Give us your rich!

Martin B Van Der Weyden
Med J Aust 2007; 186 (9): 433. || doi: 10.5694/j.1326-5377.2007.tb00989.x
Published online: 7 May 2007

This report has demonstrated, we hope convincingly, that, unless significant changes are made, careers in medicine may not be affordable or attractive within the next few decades, and that applicants from lower socio-economic groups may choose not to pursue careers in medicine because of their concerns about educational costs.*

* Medical education costs and student debt: a working group report to the AAMC Governance. Washington, DC:Association of American Medical Colleges, 2005.

Experts claim that the delivery of health care is best achieved when the mix of the medical workforce mirrors that of the society it serves.
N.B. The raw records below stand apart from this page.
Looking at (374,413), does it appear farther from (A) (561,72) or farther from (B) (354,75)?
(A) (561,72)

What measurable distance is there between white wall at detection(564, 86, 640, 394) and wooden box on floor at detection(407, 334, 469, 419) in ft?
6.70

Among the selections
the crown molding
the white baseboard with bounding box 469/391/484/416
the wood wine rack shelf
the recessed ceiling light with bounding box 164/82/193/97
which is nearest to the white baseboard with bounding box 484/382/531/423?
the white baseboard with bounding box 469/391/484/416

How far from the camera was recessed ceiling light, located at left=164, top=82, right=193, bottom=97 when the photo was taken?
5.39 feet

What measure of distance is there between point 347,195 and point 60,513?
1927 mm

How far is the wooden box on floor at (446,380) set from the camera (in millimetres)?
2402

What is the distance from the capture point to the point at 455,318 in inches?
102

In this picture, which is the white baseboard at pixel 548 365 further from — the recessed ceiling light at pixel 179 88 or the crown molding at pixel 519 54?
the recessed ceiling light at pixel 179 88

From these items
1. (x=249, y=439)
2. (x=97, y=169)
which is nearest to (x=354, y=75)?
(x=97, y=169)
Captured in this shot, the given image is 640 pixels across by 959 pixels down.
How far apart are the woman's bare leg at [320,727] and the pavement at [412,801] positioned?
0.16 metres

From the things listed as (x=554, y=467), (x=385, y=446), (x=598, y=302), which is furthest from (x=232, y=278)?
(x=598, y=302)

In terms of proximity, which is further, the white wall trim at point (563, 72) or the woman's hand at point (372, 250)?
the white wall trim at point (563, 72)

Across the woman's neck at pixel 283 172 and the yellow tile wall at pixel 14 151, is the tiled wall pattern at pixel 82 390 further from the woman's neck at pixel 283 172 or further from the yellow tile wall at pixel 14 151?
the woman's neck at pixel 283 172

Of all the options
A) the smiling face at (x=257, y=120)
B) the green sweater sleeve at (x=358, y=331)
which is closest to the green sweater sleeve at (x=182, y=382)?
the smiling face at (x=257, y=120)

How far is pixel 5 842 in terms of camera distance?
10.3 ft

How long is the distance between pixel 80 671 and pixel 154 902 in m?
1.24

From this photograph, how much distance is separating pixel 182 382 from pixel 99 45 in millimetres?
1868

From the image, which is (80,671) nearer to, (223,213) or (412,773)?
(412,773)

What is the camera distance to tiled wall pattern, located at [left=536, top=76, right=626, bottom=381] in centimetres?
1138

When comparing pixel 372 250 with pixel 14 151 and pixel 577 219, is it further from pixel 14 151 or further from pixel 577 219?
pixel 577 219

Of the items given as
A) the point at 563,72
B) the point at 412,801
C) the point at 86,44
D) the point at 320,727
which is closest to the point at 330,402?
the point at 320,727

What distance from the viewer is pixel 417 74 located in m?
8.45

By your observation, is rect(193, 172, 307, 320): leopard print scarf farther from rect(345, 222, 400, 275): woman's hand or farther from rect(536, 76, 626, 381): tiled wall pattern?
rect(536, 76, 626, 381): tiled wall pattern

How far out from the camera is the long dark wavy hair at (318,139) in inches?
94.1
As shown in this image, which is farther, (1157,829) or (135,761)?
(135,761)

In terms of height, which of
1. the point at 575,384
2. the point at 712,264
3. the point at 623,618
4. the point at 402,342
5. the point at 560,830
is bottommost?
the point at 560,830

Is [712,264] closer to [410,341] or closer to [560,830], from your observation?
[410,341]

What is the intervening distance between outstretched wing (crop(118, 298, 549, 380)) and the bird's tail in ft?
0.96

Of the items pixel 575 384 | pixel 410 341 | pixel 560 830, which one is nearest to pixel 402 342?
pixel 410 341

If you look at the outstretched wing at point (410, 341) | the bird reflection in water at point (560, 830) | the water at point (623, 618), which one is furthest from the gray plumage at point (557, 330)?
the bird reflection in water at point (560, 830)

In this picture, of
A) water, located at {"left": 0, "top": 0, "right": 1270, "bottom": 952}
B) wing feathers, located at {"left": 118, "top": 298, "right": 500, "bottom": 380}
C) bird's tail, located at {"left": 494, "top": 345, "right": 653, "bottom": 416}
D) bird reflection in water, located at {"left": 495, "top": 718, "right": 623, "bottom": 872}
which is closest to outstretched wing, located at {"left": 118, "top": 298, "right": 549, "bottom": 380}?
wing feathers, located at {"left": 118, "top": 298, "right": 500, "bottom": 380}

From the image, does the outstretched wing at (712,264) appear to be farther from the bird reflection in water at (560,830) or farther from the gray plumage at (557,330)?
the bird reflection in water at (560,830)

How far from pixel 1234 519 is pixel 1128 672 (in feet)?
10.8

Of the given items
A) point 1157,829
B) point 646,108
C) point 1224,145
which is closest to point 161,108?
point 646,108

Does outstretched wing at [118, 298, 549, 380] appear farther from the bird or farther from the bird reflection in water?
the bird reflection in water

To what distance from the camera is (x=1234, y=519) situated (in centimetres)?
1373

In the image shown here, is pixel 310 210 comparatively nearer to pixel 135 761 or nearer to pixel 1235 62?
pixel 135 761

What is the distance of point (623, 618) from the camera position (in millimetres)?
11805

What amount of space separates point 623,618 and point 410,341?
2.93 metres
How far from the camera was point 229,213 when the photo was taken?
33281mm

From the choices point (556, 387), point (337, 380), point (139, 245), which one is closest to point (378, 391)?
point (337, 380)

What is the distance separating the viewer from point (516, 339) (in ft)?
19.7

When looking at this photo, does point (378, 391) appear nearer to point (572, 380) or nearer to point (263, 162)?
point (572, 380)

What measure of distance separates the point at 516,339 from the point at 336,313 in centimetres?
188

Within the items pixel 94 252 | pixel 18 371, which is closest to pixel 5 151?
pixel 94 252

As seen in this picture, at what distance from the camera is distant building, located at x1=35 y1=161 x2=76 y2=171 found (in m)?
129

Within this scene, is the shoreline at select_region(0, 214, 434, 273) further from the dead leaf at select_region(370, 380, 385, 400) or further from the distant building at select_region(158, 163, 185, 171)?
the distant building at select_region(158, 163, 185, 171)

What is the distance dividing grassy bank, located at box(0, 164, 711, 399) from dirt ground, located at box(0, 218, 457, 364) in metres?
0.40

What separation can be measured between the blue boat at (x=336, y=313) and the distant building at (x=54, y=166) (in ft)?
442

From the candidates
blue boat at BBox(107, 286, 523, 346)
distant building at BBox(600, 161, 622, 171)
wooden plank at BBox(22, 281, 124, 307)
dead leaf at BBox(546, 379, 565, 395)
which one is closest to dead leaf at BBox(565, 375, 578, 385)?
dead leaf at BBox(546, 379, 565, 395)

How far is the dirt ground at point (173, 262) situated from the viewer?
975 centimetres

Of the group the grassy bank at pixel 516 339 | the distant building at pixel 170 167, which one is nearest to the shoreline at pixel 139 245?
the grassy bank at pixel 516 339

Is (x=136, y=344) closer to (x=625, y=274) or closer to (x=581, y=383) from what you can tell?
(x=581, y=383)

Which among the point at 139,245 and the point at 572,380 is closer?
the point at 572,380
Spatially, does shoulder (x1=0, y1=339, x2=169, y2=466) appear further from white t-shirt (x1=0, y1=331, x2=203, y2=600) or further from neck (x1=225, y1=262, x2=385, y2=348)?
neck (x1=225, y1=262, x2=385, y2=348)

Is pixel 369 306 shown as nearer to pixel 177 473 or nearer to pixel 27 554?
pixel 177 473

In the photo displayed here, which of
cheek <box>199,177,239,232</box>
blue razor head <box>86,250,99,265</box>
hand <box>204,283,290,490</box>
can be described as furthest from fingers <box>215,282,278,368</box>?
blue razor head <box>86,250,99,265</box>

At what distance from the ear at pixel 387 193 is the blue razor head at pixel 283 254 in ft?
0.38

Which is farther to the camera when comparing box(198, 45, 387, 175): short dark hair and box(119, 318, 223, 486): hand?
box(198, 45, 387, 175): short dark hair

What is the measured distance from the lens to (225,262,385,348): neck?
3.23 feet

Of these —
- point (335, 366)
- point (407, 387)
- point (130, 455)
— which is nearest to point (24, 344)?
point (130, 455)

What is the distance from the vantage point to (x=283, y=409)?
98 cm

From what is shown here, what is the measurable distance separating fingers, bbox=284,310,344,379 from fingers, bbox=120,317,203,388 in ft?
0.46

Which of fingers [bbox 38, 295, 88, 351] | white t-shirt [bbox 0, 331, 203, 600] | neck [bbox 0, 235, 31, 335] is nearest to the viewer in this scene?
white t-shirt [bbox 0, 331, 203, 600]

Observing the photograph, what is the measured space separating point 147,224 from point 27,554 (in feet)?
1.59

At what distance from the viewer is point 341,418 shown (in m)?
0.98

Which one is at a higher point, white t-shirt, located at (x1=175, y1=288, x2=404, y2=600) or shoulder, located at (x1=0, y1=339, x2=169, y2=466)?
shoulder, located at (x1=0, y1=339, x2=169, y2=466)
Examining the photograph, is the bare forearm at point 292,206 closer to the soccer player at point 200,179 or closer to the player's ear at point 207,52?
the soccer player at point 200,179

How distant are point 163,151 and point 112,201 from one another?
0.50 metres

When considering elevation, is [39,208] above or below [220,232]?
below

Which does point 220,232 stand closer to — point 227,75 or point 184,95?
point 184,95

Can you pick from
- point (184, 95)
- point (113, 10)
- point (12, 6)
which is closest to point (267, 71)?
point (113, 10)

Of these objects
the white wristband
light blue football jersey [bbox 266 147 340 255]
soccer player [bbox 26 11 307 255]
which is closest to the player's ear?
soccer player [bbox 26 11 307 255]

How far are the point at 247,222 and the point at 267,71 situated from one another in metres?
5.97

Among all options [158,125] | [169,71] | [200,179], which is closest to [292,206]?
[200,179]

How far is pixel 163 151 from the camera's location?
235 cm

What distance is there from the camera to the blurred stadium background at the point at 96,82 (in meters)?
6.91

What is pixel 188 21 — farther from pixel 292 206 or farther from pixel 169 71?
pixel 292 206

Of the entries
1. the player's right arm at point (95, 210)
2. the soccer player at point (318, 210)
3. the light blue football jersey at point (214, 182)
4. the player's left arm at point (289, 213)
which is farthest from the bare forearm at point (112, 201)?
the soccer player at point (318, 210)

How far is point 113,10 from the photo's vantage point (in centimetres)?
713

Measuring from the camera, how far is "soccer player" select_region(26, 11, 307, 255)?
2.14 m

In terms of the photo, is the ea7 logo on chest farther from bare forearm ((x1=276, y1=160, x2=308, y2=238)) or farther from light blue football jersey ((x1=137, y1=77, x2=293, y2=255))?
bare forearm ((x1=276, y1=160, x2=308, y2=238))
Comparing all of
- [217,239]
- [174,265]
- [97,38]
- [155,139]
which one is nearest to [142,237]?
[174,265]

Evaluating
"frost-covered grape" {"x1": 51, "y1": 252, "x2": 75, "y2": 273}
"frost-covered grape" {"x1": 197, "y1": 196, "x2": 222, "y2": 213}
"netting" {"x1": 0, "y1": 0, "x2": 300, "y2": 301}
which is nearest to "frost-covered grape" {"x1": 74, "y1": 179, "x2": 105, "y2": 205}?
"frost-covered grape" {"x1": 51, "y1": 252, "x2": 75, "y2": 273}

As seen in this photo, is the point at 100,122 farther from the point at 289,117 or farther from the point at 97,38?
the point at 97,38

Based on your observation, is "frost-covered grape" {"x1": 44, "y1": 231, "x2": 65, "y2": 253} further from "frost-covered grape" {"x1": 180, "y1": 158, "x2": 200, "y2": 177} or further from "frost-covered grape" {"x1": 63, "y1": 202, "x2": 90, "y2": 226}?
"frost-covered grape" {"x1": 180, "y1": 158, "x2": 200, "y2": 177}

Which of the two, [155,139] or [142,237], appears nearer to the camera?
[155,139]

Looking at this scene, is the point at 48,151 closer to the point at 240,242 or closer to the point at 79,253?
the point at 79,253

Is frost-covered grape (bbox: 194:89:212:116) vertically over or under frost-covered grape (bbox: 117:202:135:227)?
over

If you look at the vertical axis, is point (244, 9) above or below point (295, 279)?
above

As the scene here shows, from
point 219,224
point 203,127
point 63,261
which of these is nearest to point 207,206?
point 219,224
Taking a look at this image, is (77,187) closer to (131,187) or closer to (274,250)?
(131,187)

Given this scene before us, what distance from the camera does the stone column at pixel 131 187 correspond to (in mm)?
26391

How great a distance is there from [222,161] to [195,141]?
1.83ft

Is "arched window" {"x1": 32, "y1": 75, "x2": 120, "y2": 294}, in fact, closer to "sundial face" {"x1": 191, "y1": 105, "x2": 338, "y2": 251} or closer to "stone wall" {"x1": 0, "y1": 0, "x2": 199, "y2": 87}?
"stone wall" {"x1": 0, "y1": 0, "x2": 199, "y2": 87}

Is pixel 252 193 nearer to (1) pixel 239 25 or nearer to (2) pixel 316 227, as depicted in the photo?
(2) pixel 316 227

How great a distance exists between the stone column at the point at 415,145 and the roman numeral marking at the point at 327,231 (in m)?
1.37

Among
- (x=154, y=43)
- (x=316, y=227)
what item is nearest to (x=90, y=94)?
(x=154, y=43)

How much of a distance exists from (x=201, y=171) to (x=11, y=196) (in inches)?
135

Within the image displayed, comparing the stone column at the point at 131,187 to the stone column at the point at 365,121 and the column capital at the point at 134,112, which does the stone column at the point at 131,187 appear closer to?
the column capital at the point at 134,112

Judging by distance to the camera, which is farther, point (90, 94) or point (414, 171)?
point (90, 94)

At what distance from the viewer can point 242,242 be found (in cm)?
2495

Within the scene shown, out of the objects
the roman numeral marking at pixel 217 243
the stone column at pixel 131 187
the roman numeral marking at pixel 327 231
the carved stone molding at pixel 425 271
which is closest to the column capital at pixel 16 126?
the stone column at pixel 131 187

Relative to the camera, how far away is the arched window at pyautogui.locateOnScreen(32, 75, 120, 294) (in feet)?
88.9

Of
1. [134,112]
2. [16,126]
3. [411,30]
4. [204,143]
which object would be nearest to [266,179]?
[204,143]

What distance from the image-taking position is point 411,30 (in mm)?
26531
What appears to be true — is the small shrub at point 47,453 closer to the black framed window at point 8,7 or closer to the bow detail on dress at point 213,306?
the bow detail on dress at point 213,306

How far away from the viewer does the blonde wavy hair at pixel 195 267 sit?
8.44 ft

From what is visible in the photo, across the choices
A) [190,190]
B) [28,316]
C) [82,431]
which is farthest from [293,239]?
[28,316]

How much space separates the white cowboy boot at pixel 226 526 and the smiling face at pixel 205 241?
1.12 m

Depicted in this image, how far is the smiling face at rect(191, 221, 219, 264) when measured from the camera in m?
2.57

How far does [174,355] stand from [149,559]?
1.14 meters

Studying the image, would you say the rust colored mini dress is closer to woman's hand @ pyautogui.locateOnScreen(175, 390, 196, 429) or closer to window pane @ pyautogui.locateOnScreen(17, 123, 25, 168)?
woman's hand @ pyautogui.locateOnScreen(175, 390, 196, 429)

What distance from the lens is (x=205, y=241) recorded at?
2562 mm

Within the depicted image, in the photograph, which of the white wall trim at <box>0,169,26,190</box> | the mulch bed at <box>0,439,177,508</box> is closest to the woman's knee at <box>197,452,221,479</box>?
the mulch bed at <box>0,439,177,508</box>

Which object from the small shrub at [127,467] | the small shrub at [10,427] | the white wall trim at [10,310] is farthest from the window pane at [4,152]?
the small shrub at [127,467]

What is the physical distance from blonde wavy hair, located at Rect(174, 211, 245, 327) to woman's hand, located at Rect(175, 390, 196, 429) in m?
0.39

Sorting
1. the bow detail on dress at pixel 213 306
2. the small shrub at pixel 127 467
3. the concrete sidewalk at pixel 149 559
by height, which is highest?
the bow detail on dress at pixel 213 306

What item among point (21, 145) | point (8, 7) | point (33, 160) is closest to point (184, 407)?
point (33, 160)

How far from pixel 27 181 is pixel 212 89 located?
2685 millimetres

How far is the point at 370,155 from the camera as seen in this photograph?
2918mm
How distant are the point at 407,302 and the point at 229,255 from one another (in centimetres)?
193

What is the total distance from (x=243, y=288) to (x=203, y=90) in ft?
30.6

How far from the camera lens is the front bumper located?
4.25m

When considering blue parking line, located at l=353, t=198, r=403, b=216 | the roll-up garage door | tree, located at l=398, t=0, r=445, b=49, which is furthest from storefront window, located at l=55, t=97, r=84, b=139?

However, this balance is under threat in the United Kingdom and the United States, where the cost and duration of medical education are increasingly forming a barrier for students from lower socioeconomic backgrounds. In the US, 60 per cent of medical students come from families in the top income bracket; becoming an MD is apparently beyond the reach of most middle and working class families. And no wonder! A US medical education costs about US$120 000 in public medical schools and US$225 000 in private schools. With Australia’s recent move towards full-fee-paying medical students, we may well wonder whether we are set to mimic the American way.

In Australian medical schools, fees range from A$31 000 to A$36 000 per year for 5–6-year undergraduate programs and from A$25 000 to A$35 520 per year for 4-year graduate-entry programs. Shackled with these debts, full-fee-paying students, like their US counterparts, are more likely to train in high-income specialties.

America’s Statue of Liberty proudly proclaims the message, “give us your poor”. Paradoxically, the message of US medical schools might now be “give us your rich”.

The American experience is a cautionary tale. Are our current policies an experiment in social engineering, guaranteeing the loss of Australia’s cherished egalitarianism and tradition of the “fair go”?